On a coutume, la veille de Noël au soir, en certaines régions du Lieuvin, de jouer aux dés force victuailles dans les cabarets de campagne. C’est une tradition locale que le dernier siècle a pieusement recueillie de ses devanciers.
Rien de plus curieux que la physionomie de ces cafés pendant la nuit du réveillon. Dans la salle étroite, dont une table de marbre occupe le centre, monte un brouillard chargé de la fumée des pipes. Des habitués entourent le poêle de fonte vernissée. Plus loin, des consommateurs sont assis devant une tasse de café « aux trois couleurs » qui attend le quatrième petit verre. Mais le gros du public est debout, frémissant, les yeux dilatés, les narines ouvertes, autour du carré central où gisent, dans un absolu désordre, poulets, dindons, oies, canards et lapins destinés à l’heureux gagnant de chaque partie.
Les Normands passent à bon droit pour bien tenir à table. Ils se complaisent au récit des agapes fabuleuses, professent un noble respect pour les gros mangeurs et se passionnent à ce jeu qui leur permet de gagner pour quelques sous un rôti très confortable.
Bien qu’il frisât la cinquantaine, Placide Grimpart avait échappé jusque-là aux tentations gourmandes de la nuit de Noël. Ce n’est pas qu’il boudât devant la bonne chère et se fît scrupule de l’arroser copieusement, mais, méfiant à l’excès, il n’ouvrait qu’à bon escient sa bourse verte à courroie de cuir et ne pouvait se décider à risquer son enjeu dans la partie endiablée.
Grimpart estimait son curé mais n’avait d’autre culte que celui de la pièce de cent sous. Il laissait d’ordinaire sa femme aller seule à la messe de minuit, n’ayant aucun goût pour les occupations nocturnes dont le bénéfice ne doit être perçu que dans l’autre monde…
Pendant qu’Héloïse faisait ses dévotions, il somnolait doucement au coin du feu, échafaudant d’hypothétiques transactions, rêvant de petits placements ou de gros héritages. À quoi bon franchir la demi-lieue qui séparait sa maison de l’église et passer un bout de nuit pour le plaisir d’assister à un office aux chandelles ? Comme vous voyez, Grimpart confinait à l’impiété, ce qui affligeait la brave Héloïse.
Impie, non. Plutôt indifférent – mais d’une indifférence qui allait croissant avec les années.
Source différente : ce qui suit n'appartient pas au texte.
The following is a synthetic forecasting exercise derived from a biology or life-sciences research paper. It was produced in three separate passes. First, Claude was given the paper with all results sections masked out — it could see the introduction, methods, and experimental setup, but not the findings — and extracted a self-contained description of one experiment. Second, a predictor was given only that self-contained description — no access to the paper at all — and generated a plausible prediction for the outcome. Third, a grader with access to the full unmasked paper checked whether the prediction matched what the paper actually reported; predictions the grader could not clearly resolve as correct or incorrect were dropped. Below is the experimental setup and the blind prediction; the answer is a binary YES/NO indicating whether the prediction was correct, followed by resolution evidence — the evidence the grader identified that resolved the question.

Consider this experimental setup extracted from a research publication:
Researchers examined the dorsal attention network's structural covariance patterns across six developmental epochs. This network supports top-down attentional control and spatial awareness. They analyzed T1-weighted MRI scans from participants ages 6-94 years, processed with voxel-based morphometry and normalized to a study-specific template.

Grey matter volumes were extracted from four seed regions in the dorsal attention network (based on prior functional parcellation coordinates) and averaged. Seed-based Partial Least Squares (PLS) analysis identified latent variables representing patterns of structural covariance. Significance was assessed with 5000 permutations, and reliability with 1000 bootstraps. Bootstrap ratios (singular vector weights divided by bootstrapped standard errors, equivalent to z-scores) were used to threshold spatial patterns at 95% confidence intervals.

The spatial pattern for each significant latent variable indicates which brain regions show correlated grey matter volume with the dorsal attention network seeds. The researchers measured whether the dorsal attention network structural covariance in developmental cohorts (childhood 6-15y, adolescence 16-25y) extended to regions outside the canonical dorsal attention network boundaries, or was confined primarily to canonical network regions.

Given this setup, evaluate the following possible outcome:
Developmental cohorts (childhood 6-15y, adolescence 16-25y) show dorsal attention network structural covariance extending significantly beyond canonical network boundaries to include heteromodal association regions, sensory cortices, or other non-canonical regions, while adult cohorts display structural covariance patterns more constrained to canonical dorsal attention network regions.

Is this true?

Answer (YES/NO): NO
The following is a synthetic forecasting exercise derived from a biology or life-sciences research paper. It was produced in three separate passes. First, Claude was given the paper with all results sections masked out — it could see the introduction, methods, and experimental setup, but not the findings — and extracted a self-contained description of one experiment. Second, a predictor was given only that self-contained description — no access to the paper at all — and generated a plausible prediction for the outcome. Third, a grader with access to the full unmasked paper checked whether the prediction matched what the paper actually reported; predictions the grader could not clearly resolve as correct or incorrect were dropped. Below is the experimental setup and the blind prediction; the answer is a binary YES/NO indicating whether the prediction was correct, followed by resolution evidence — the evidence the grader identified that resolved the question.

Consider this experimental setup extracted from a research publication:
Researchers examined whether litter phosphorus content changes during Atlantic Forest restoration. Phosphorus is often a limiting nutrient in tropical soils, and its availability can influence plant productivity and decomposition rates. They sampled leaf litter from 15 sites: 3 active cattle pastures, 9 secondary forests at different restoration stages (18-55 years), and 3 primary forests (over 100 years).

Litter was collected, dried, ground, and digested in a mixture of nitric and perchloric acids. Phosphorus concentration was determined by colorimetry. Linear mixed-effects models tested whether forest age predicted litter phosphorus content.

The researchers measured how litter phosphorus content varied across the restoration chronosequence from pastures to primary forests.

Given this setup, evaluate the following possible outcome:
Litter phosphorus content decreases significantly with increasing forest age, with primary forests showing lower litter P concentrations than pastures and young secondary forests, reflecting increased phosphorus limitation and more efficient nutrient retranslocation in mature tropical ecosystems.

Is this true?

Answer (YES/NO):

Sa femme lui disait quelquefois :
— Placide, t’es dans le travers, faut songer à ton salut et faire l’premier pas. Veux-tu que j’en dise un mot à m’sieur l’curé ?
Il ne répondait rien et ne se pressait guère. Il songeait qu’il était bien tôt pour causer de tout cela et qu’il n’est pas besoin de tant de temps pour « mettre ses affaires en règle » avant de partir pour le grand voyage.
Ce soir-là pourtant il se laissa convaincre.